Professor Li Lanjuan says ‘imported cases could trigger another large-scale epidemic’
Beijing’s leading health official has warned of a new coronavirus outbreak in China stemming from “imported cases” that “could trigger another large-scale epidemic.”
Professor Li Lanjuan, a member of China’s expert team on the Chinese virus, is warning that the nation is facing a second outbreak due to the increasing number of infections detected among new arrivals from abroad.
Voicing her concerns of a second wave of COVID-19, Prof. Li says she is “very worried that imported cases could trigger another large-scale epidemic in our country.”
Her comment came after health officials reported the country’s first case of someone who is believed to have contracted the disease, known as COVID-19, from another person returning from abroad.
It also came as life in former epicenter Wuhan is slowly returning to normal following a two-month draconian lockdown.
Professor Li, 73, told China News today that the control and prevention of imported cases was an ‘arduous’ task for medical workers.
“This requires us to continue to intensify our efforts and work tirelessly to prevent the coronavirus pneumonia epidemic from spreading in other cities,” Li said.
Prof. Li has led her medical team to fight the virus in Wuhan for more than 50 days.
She told state newspaper People’s Daily in Wuhan: “The mission in Wuhan has not been accomplished, and there are still many critical patients.
“Furthermore, I think the current situation in our country is very tough.
“[I am] very worried that imported cases could trigger another large-scale epidemic in our country.
“Can we make every effort to guard our country and prevent another epidemic from happening? This is a tough challenge.”
She also demanded officials identify those who were struck down by the virus but have not been officially diagnosed.
She warned that they could re-ignite the epidemic.
Doctors in Guangzhou, the provincial capital of Guangdong, have diagnosed a coronavirus patient who fell ill after having close contact with a person entering China from Turkey.
This is the first coronavirus case in the country with a direct link to an imported case.
The Guangzhou Municipal Health Commission called it “a case related to an imported case” in a statement yesterday.
The 54-year-old man, known by his surname Jin, experienced muscle pain and a lack of strength on March 17.

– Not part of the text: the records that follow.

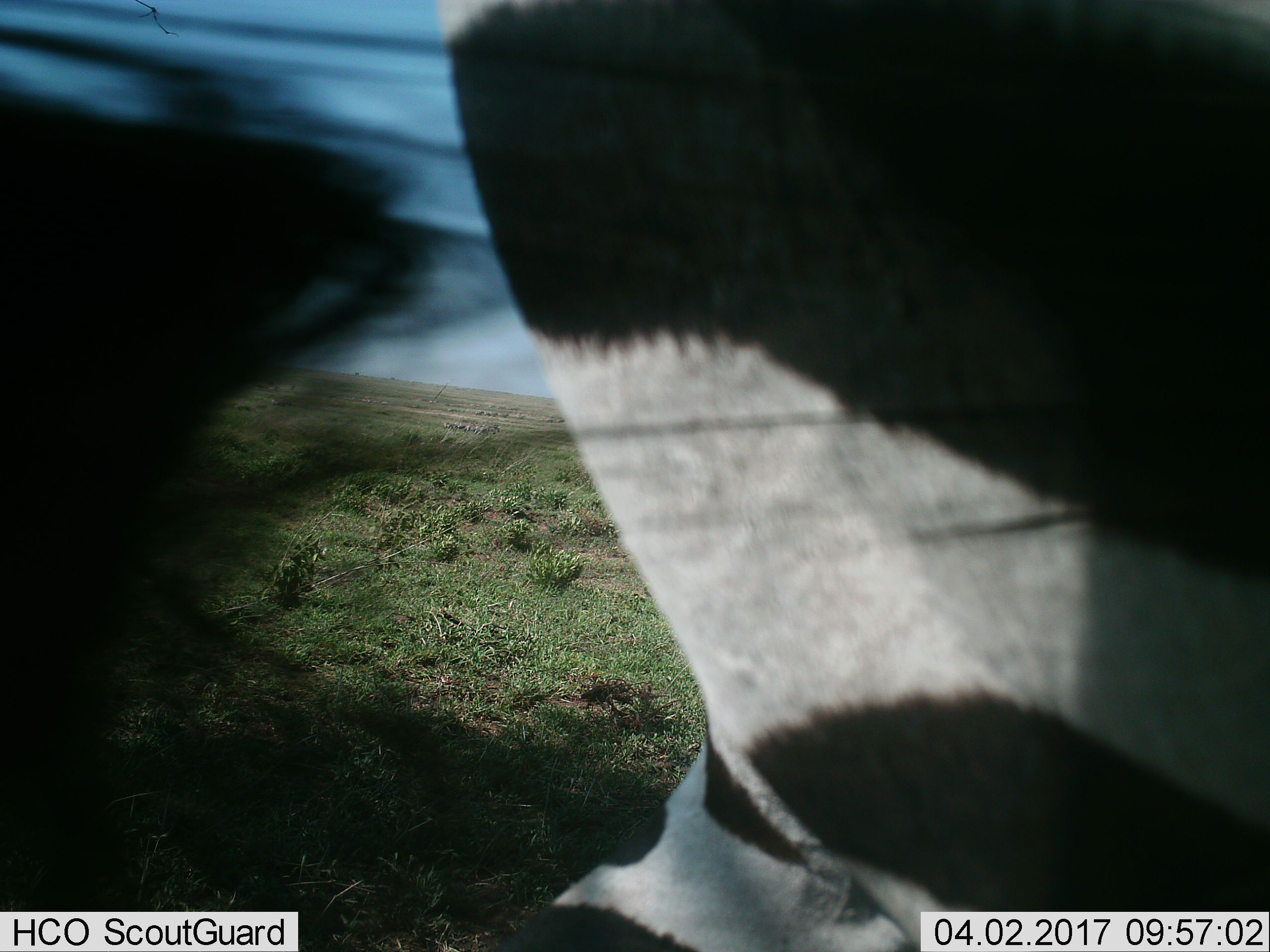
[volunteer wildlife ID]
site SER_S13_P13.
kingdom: Animalia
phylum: Chordata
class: Mammalia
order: Perissodactyla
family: Equidae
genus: Equus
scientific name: Equus quagga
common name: plains zebra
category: zebraplains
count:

He was hospitalized on March 20 with a slight fever and tested positive the next day.
Mr. Jin was in close contact with another confirmed case, 34-year-old Ms. Lin, who stayed in Istanbul from January 22 to March 8 on a business trip.
Ms. Lin flew back to Guangzhou on March 9 via Bangkok.
She did not show any symptoms upon entering the country and stayed at home most of the time afterward.
She was diagnosed on March 21 after the city’s infectious disease authority gave her a test.
People’s Daily, the mouthpiece of China’s Communist Party, warned of the emergence of Mr. Jin’s case.
In explaining its significance, the newspaper quoted health experts from Guangzhou and said: “Cases related to imported cases are the second-generation cases brought in from abroad.
“It means the close contacts of [the imported cases] have been transmitted and fallen ill.”
The official outlet urged all cities to put those arriving from virus-hit countries under 14-day mandatory quarantine even if they don’t show symptoms.
Those arriving from other countries should self-isolate for two weeks, the paper said.
Chinese health officials today reported no new local cases of the deadly virus but confirmed another 39 infections brought from overseas.
Worldwide, more than 14,740 people have been killed by the contagion and over 340,000 people have been infected.